**Work to complete**
Exercise in exact copying. Transcribe every entry that follows, word for word.

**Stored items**
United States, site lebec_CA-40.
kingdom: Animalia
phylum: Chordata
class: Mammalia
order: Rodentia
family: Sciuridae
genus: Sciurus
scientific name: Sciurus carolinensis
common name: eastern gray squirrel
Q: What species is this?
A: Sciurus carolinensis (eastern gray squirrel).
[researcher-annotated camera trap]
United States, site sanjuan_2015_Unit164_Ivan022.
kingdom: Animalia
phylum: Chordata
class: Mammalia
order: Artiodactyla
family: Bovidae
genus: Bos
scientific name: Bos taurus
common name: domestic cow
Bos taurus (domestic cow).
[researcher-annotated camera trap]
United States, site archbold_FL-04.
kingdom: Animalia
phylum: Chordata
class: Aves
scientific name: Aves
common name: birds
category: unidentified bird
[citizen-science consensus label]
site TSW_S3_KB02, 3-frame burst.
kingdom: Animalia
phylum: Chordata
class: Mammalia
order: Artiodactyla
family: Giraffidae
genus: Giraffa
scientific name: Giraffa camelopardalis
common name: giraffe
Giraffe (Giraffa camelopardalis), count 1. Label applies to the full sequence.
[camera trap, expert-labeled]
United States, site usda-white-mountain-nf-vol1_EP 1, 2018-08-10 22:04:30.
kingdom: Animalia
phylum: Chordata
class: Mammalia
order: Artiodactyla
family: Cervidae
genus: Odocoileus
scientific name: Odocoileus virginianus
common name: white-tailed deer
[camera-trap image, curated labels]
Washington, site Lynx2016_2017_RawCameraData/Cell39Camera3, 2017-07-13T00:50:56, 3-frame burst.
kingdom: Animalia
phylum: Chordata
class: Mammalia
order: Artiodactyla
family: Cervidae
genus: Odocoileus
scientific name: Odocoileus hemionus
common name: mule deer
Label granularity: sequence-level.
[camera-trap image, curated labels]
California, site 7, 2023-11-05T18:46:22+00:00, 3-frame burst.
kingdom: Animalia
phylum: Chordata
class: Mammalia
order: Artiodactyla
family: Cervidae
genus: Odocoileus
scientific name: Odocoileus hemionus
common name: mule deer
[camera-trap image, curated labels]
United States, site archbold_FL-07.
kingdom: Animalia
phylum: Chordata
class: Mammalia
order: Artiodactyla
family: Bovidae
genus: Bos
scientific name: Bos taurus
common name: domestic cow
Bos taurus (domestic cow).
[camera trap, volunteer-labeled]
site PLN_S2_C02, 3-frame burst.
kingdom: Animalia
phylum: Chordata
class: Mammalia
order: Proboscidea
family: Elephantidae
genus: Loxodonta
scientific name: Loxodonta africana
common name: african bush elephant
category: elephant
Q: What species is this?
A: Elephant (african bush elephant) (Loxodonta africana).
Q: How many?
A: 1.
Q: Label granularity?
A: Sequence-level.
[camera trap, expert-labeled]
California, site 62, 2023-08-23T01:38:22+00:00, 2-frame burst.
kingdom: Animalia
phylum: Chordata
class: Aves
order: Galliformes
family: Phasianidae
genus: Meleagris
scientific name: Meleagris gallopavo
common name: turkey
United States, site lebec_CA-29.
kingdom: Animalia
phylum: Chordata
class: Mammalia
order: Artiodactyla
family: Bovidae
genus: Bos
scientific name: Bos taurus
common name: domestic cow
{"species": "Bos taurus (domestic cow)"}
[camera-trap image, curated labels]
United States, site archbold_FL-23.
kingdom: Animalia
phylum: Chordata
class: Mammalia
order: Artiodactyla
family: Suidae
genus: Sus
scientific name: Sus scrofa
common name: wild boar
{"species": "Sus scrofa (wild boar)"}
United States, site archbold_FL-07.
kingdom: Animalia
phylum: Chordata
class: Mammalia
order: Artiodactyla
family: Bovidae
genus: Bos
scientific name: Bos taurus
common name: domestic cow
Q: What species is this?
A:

**Finished exercise**
United States, site lebec_CA-40.
kingdom: Animalia
phylum: Chordata
class: Mammalia
order: Rodentia
family: Sciuridae
genus: Sciurus
scientific name: Sciurus carolinensis
common name: eastern gray squirrel
Q: What species is this?
A: Sciurus carolinensis (eastern gray squirrel).
[researcher-annotated camera trap]
United States, site sanjuan_2015_Unit164_Ivan022.
kingdom: Animalia
phylum: Chordata
class: Mammalia
order: Artiodactyla
family: Bovidae
genus: Bos
scientific name: Bos taurus
common name: domestic cow
Bos taurus (domestic cow).
[researcher-annotated camera trap]
United States, site archbold_FL-04.
kingdom: Animalia
phylum: Chordata
class: Aves
scientific name: Aves
common name: birds
category: unidentified bird
[citizen-science consensus label]
site TSW_S3_KB02, 3-frame burst.
kingdom: Animalia
phylum: Chordata
class: Mammalia
order: Artiodactyla
family: Giraffidae
genus: Giraffa
scientific name: Giraffa camelopardalis
common name: giraffe
Giraffe (Giraffa camelopardalis), count 1. Label applies to the full sequence.
[camera trap, expert-labeled]
United States, site usda-white-mountain-nf-vol1_EP 1, 2018-08-10 22:04:30.
kingdom: Animalia
phylum: Chordata
class: Mammalia
order: Artiodactyla
family: Cervidae
genus: Odocoileus
scientific name: Odocoileus virginianus
common name: white-tailed deer
[camera-trap image, curated labels]
Washington, site Lynx2016_2017_RawCameraData/Cell39Camera3, 2017-07-13T00:50:56, 3-frame burst.
kingdom: Animalia
phylum: Chordata
class: Mammalia
order: Artiodactyla
family: Cervidae
genus: Odocoileus
scientific name: Odocoileus hemionus
common name: mule deer
Label granularity: sequence-level.
[camera-trap image, curated labels]
California, site 7, 2023-11-05T18:46:22+00:00, 3-frame burst.
kingdom: Animalia
phylum: Chordata
class: Mammalia
order: Artiodactyla
family: Cervidae
genus: Odocoileus
scientific name: Odocoileus hemionus
common name: mule deer
[camera-trap image, curated labels]
United States, site archbold_FL-07.
kingdom: Animalia
phylum: Chordata
class: Mammalia
order: Artiodactyla
family: Bovidae
genus: Bos
scientific name: Bos taurus
common name: domestic cow
Bos taurus (domestic cow).
[camera trap, volunteer-labeled]
site PLN_S2_C02, 3-frame burst.
kingdom: Animalia
phylum: Chordata
class: Mammalia
order: Proboscidea
family: Elephantidae
genus: Loxodonta
scientific name: Loxodonta africana
common name: african bush elephant
category: elephant
Q: What species is this?
A: Elephant (african bush elephant) (Loxodonta africana).
Q: How many?
A: 1.
Q: Label granularity?
A: Sequence-level.
[camera trap, expert-labeled]
California, site 62, 2023-08-23T01:38:22+00:00, 2-frame burst.
kingdom: Animalia
phylum: Chordata
class: Aves
order: Galliformes
family: Phasianidae
genus: Meleagris
scientific name: Meleagris gallopavo
common name: turkey
United States, site lebec_CA-29.
kingdom: Animalia
phylum: Chordata
class: Mammalia
order: Artiodactyla
family: Bovidae
genus: Bos
scientific name: Bos taurus
common name: domestic cow
{"species": "Bos taurus (domestic cow)"}
[camera-trap image, curated labels]
United States, site archbold_FL-23.
kingdom: Animalia
phylum: Chordata
class: Mammalia
order: Artiodactyla
family: Suidae
genus: Sus
scientific name: Sus scrofa
common name: wild boar
{"species": "Sus scrofa (wild boar)"}
United States, site archbold_FL-07.
kingdom: Animalia
phylum: Chordata
class: Mammalia
order: Artiodactyla
family: Bovidae
genus: Bos
scientific name: Bos taurus
common name: domestic cow
Q: What species is this?
A:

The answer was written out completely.